Additionally, Mueller's testimony apparently contradicts Gonzales' previous testimony in 2006 that the warrantless wiretapping program "had not provoked serious disagreement involving Comey or others." During the July 24 hearing, Sen. Arlen Specter (R-PA), the ranking Republican on the panel, suggested that Gonzales could be charged with perjury for his earlier statements regarding the March 2004 confrontation. Specter told Gonzales that the committee would be carefully reviewing his testimony "to see if [Gonzales'] credibility has been breached to the point of being actionable."

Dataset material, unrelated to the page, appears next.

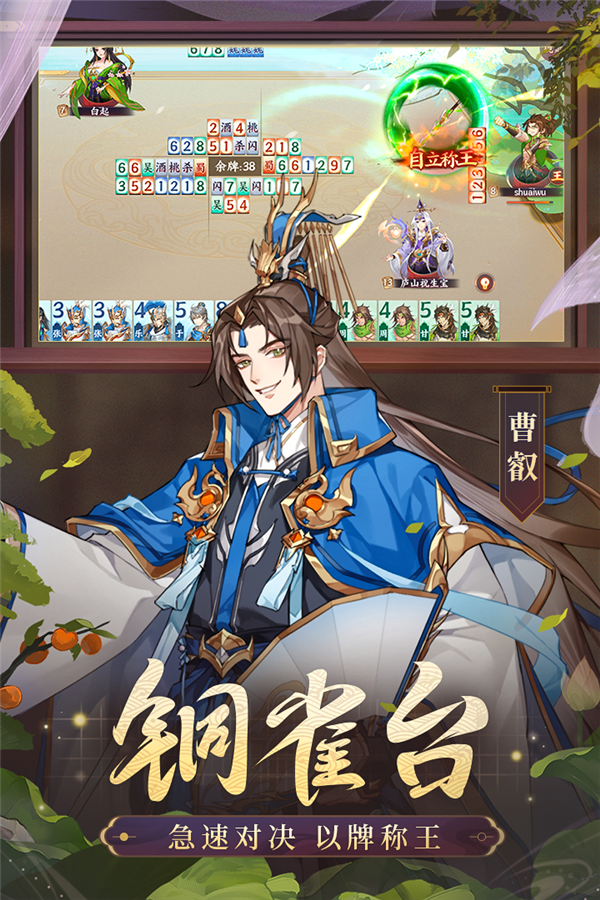 怒焰三國殺正版
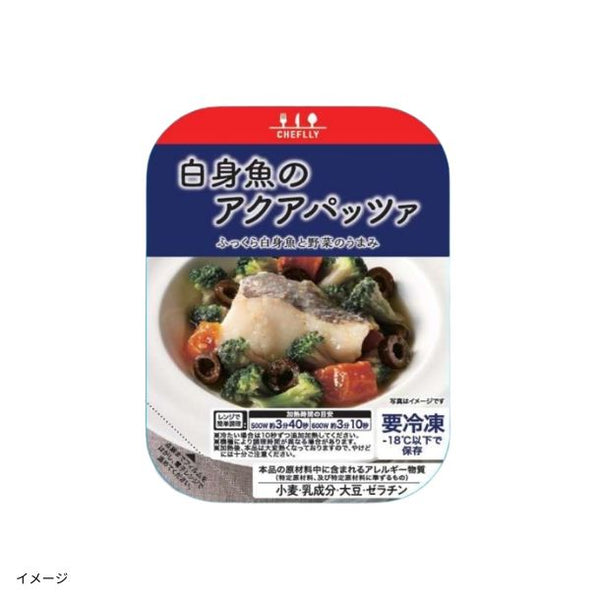 「白身魚のアクアパッツァ」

During the hearing, Specter also twice suggested that a special prosecutor could be appointed in order to pursue contempt charges against White House officials who refuse to appear before congressional committees. In a July 20 article, the Post reported that Bush administration officials have asserted that "Congress has no power to force a U.S. attorney to pursue contempt charges in cases" -- such as the ongoing dispute over the firing of nine U.S. attorneys -- "in which the president has declared that testimony or documents are protected from release by executive privilege."

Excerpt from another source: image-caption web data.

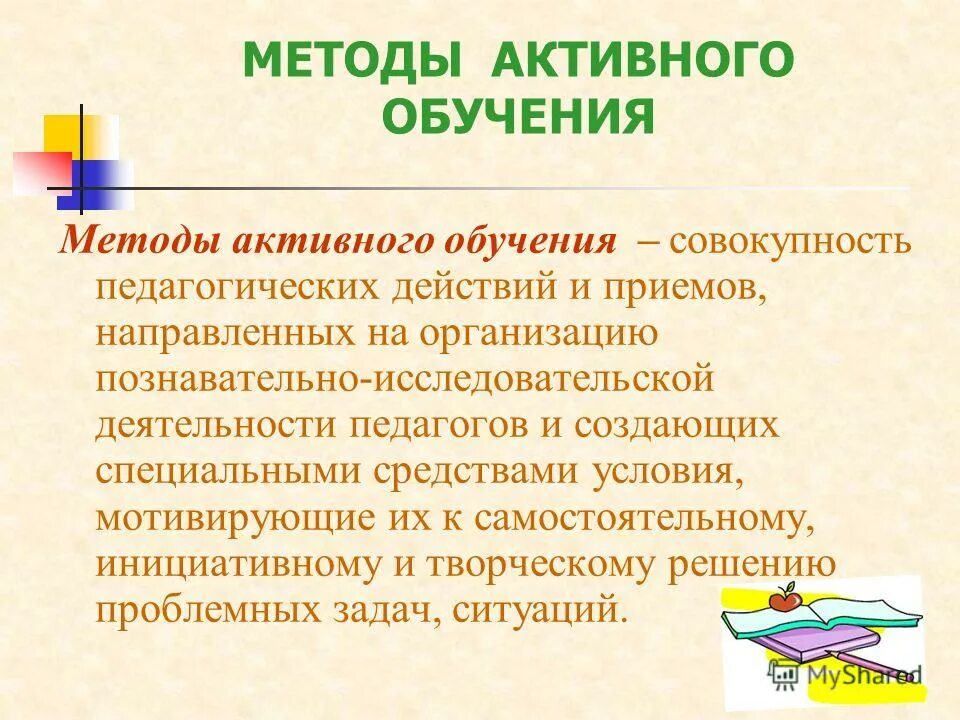 Организация технологии активного обучения. Активные методы обучения. Активное обучение. Активное образование. Активное изучение.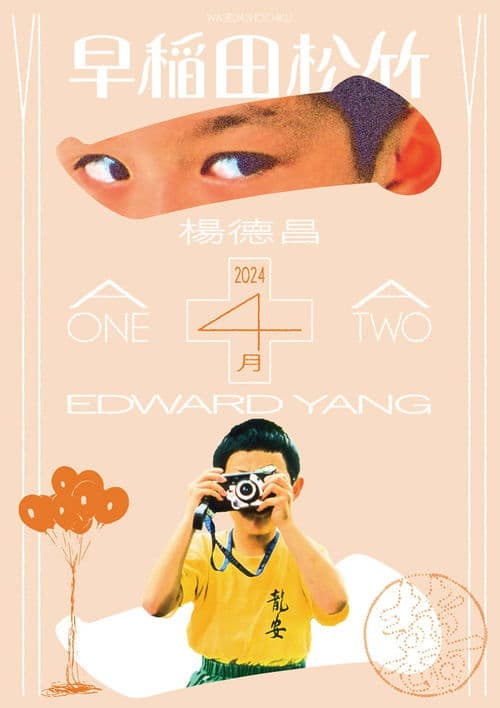 Director's Movie Image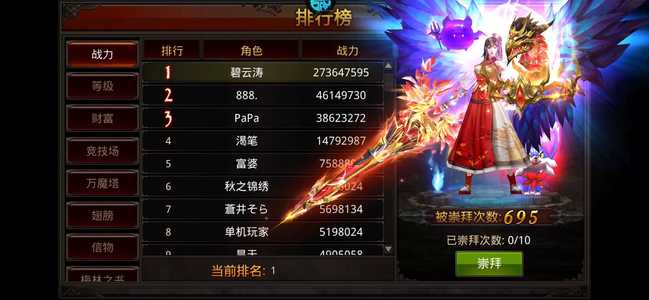 全民奇迹【500级剑士】苹果回归1178区卡5转橙坐骑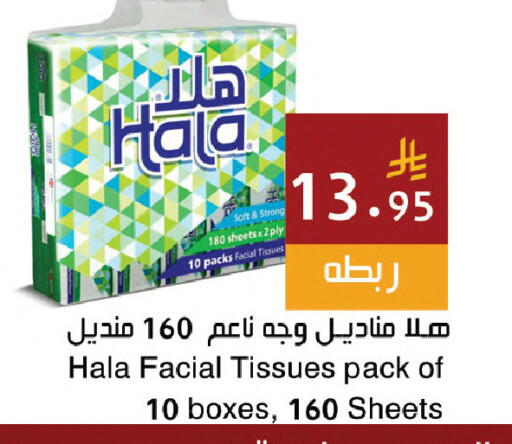 available at اسواق هلا in مملكة العربية السعودية, السعودية, سعودية - مكة المكرمة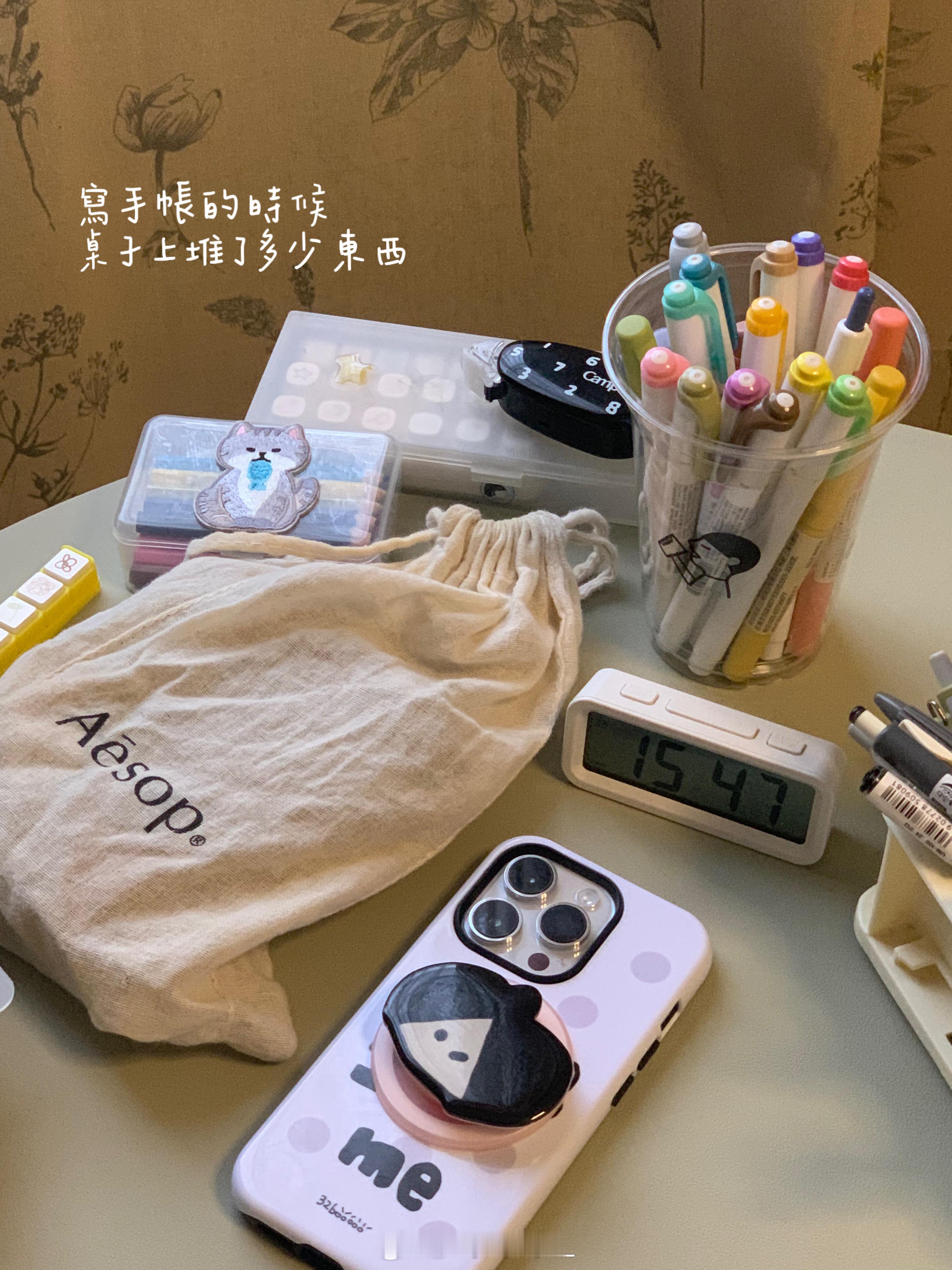 进入小城的秋天🍂 ​​​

Following Mueller's July 26 testimony, four Democratic members of the Senate Judiciary Committee -- Sens. Chuck Schumer (NY), Dianne Feinstein (CA), Russ Feingold (WI), and Sheldon Whitehouse (RI) -- called "for the appointment of a special counsel to investigate possible wrongdoing by the Attorney General, originating with his statements regarding the removal and replacement of several United States Attorneys, in addition to his testimony before Congress regarding the Terrorist Surveillance Program (TSP)." The group cited Gonzales's apparently conflicting statements regarding the ongoing U.S. attorney scandal as enough to warrant investigation.
A July 29 New York Times article reported that the "2004 dispute over the National Security Agency's secret surveillance program that led top Justice Department officials to threaten resignation involved computer searches through massive electronic databases, according to current and former officials briefed on the program." The Times went on to state: "If the dispute chiefly involved data mining, rather than eavesdropping, Mr. Gonzales' defenders may maintain that his narrowly crafted answers, while legalistic, were technically correct." However, the Times further reported that comments by members of Congress briefed on the program "suggested that they considered the eavesdropping and data mining so closely tied that they were part of a single program."